__YOUR TASK__: Count the lines in the data below that contain the string "instances", treating uppercase and lowercase letters as different, and reply with only the number.

__PROVIDED DATA__:
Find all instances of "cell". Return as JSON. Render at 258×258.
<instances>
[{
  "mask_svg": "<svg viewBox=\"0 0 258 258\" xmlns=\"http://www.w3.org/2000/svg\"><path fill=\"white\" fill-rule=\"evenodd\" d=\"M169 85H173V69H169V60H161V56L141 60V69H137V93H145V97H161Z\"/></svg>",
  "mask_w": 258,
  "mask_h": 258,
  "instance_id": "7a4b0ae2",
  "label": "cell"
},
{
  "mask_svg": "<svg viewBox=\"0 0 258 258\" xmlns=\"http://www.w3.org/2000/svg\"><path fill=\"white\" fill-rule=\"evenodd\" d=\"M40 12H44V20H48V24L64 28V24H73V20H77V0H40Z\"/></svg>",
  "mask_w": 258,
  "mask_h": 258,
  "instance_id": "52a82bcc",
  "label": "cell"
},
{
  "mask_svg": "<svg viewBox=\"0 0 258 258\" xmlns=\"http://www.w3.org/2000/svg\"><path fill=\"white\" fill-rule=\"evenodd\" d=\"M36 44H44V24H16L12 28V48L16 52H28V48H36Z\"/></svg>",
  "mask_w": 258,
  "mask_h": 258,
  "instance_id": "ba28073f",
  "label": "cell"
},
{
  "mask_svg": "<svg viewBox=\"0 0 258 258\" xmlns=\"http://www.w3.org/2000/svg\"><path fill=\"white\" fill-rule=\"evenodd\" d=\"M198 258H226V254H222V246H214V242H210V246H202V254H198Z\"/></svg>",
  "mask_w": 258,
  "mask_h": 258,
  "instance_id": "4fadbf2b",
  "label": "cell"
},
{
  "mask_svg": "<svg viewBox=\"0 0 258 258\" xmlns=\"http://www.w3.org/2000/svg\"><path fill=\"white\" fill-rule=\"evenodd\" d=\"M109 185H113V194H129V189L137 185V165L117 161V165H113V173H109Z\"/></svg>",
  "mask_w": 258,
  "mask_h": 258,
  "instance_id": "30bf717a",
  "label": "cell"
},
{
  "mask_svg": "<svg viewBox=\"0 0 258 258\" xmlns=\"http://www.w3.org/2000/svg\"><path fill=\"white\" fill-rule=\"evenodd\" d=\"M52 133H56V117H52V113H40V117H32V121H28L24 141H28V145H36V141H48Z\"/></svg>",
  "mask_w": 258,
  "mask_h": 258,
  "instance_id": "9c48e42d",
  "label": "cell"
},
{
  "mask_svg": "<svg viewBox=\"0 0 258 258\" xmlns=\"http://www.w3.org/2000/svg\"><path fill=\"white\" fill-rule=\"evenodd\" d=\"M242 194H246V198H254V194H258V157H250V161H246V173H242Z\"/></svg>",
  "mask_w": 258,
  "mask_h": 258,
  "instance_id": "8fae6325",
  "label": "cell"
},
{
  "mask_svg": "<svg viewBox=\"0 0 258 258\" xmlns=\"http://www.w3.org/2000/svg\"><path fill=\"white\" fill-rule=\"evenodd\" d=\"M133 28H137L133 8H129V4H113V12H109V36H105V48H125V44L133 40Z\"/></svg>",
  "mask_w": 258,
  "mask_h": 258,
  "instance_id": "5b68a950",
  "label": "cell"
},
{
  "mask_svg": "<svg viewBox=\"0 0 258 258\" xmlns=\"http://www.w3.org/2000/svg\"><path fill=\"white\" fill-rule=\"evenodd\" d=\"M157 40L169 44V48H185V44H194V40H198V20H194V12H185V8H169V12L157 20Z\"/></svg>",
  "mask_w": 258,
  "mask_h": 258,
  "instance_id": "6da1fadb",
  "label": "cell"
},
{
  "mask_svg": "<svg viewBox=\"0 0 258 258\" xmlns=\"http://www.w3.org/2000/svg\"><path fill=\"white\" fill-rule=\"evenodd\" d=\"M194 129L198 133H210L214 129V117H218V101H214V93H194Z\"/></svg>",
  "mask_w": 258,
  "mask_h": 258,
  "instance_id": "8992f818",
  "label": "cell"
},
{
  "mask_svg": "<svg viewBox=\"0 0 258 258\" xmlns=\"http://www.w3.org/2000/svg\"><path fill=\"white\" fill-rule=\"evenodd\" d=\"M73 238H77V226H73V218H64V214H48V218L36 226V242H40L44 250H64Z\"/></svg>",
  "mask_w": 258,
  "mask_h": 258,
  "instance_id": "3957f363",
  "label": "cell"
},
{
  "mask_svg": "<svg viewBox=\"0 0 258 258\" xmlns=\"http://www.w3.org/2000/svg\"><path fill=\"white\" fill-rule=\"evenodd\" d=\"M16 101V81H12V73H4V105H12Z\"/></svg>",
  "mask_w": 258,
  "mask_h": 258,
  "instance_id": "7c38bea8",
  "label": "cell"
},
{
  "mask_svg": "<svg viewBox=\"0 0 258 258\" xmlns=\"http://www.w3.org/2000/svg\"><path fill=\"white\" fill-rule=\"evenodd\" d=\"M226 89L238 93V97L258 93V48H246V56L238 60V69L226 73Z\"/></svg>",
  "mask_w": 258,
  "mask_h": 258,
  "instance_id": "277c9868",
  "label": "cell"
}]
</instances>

__EXERCISE RESULT__: 3